Copy word for word the part of the passage on the UK lockdown rules starting at "Provision is made" and ending at "family was unequivocal.".

EXCERPTED PASSAGE:
================

Mr Cummings said he wanted help from his family caring for his young son if he and his wife became too ill to do so alone.

Michael Gove tweeted: “Caring for your wife and child is not a crime.”

But when Boris Johnson introduced the UK lockdown he gave “a very simple instruction – you must stay at home”.

– For work, where you cannot work at home.

– Going to shops that are permitted to be open – to get things like food and medicine.

– To exercise or spend time outdoors.

– Any medical need, including to donate blood, avoid illness or injury, escape risk of harm, or to provide care or help to a vulnerable person.

No mention was made of childcare in the Government’s published guidance.

Provision is made in the Health Protection Act 2020 for key workers to access childcare or education services.

Under the heading “reasonable excuse” for leaving home, it states: “Childcare or educational facilities (where these are still available to a child in relation to whom that person is the parent, or has parental responsibility for, or care of the child).”

Mr Johnson said people should not meet family members who do not live with them.

The rule on meeting family was unequivocal.

It stated: “You should not be visiting family members who do not live in your home.

“You should keep in touch with them using phone or video calls.”

It did not say family could look after children if parents were unable to do so.

================

DATA SUPPLIED:

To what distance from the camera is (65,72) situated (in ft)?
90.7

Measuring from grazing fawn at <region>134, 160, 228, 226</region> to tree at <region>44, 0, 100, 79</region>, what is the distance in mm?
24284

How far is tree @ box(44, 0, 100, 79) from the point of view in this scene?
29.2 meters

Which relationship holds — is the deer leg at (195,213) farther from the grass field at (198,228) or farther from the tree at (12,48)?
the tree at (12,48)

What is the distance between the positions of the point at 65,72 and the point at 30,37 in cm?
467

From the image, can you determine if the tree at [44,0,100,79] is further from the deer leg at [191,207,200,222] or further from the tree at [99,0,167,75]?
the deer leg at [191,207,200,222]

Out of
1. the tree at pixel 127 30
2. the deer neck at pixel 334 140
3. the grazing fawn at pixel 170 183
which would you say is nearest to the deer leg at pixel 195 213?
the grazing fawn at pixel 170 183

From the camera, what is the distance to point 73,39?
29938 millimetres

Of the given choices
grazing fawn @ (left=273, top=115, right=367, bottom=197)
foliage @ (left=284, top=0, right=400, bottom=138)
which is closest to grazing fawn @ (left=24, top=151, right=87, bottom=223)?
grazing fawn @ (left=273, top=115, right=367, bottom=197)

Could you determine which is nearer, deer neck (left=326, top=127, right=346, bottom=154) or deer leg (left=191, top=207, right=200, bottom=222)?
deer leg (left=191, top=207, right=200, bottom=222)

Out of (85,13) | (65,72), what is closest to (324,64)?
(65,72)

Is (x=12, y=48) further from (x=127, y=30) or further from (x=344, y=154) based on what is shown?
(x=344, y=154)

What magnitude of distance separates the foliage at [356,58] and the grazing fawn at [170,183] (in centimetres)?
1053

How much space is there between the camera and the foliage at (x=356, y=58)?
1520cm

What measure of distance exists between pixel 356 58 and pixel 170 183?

================

YOUR SOLUTION:
Provision is made in the Health Protection Act 2020 for key workers to access childcare or education services.

Under the heading “reasonable excuse” for leaving home, it states: “Childcare or educational facilities (where these are still available to a child in relation to whom that person is the parent, or has parental responsibility for, or care of the child).”

Mr Johnson said people should not meet family members who do not live with them.

The rule on meeting family was unequivocal.